- Concorde was a supersonic passenger airliner jointly developed and manufactured by Sud Aviation and the British Aircraft Corporation (BAC). After more than three decades in the sky, the entire fleet was retired in 2003.
- Concorde was not a commercially viable aircraft. The presence of a sonic boom limited its routes to those occurring over the open ocean. It was also heavy on fuel which made Air France and British Airways vulnerable to price hikes.
- Concorde’s fate was sealed by a fatal crash in 2000 and the September 11 terrorist attacks the following year. A collapse in the first-class market and consumer avoidance of air travel exposed the aircraft’s lack of commercial viability.
Concorde was a supersonic passenger airliner jointly developed and manufactured by Sud Aviation and the British Aircraft Corporation (BAC). Twenty aircraft were built, with British Airways and Air France the only two commercial companies to utilize them.
The Concorde was an extremely fast way to travel. It was one of only two supersonic jets ever produced, carrying 100 passengers and 9 crew at a cruising speed of 1,350 miles per hour. As a result, Concorde’s flagship New York to London route could be made with tailwinds in under three hours.
After its first commercial flight in 1976, all Concorde aircraft were retired in 2003. Many can now be found on public display in museums around the world.
So what happened to Concorde? How did an aircraft promising to be the future of air travel be reduced to a museum piece?
The Concorde produced a loud sonic boom when it eclipsed the speed of the sound. At ground level, the boom sounded like an explosion and had the potential to shatter glass.
This meant the Concorde could only be flown over water where it wouldn’t disturb people on the ground. Some countries flat out banned the aircraft from flying in their air space. In other countries, residents living near airports frequently complained about the noise.

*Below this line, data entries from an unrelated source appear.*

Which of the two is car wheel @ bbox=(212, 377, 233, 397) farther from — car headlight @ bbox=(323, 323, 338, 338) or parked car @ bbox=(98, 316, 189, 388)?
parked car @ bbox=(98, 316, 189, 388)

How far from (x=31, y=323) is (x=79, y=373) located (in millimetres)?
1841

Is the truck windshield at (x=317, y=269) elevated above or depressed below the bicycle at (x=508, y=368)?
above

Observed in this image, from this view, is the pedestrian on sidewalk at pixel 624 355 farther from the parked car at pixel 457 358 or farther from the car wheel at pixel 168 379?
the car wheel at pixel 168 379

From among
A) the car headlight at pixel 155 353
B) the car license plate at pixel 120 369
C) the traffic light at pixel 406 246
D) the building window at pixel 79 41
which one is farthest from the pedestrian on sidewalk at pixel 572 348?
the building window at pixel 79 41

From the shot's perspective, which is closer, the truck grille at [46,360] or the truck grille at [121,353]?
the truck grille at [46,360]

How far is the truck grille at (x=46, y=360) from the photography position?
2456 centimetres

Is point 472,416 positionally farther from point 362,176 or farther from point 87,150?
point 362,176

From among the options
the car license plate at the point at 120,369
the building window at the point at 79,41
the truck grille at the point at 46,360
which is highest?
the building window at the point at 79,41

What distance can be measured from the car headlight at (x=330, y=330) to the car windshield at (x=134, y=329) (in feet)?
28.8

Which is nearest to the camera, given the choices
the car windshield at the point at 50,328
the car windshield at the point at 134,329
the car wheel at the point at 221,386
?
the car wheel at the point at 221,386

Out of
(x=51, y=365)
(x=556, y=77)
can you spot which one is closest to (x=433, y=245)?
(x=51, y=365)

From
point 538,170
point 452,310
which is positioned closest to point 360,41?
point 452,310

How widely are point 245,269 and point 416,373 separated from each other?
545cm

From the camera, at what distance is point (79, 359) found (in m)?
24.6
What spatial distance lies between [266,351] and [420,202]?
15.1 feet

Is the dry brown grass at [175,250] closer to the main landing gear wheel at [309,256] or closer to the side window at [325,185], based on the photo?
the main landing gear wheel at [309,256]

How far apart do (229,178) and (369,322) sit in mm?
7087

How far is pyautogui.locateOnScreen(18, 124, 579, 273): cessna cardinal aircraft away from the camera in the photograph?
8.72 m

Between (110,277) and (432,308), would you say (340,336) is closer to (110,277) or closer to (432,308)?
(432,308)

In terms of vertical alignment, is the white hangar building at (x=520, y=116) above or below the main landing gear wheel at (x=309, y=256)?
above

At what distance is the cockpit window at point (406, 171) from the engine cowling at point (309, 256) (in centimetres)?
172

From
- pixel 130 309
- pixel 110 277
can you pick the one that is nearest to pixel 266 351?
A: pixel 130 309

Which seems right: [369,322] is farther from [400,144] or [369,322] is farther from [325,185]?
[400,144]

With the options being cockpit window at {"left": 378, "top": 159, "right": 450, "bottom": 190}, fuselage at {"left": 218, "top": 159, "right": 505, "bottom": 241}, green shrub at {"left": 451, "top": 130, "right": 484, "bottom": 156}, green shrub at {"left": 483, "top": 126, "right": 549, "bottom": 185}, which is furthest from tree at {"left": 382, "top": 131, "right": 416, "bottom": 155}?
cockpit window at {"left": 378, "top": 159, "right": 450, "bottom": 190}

Where a route could not avoid flying over land, the Concorde had to fly at slower speeds which made it no quicker than conventional aircraft.
BAC and Sud Aviation had difficulty selling the aircraft to airlines, with 12 canceling their orders three years before the first commercial flight.
In addition to the sonic boom issue, Concorde engines were heavy on fuel and thus had a limited range. With a total capacity of 100, the Concorde consumed the same amount of fuel as a Boeing 747 that could travel twice as far and carry four times more passengers.
In most cases, the cost of fuel exceeded the profit from each flight – making the commercial viability of Concorde extremely vulnerable to high fuel prices.
Air France Flight 4590
In July 2000, an Air France Concorde crashed shortly after taking off from Paris. 109 people on board were killed plus four on the ground.
Investigators determined that the plane had run over a piece of metal debris from another aircraft, causing a tire to explode and ignite fuel in the wings.
The accident was not a failing of the Concorde itself, but it did provide the impetus for its eventual retirement. Both airlines were instructed to make safety modifications to the Concorde design which cost $150 million.
September 11 attacks
In a twist of fate, the first Concorde flight to test the new modifications landed in New York City moments before the first hijacked plane hit the World Trade Center.
In the aftermath of the attacks, aircraft around the world were grounded indefinitely.
When aviation did return to some normality, the premium first-class market collapsed and consumer confidence in air travel was low. To compensate for reduced patronage and increased safety restrictions, most airlines had to cut costs to survive.
This did not come naturally to British Airways and Air France. The airlines, who had only recently spent $150 million, would never recoup their costs.
Airbus withdrew maintenance support soon after, signaling the end of commercial operations for both airlines.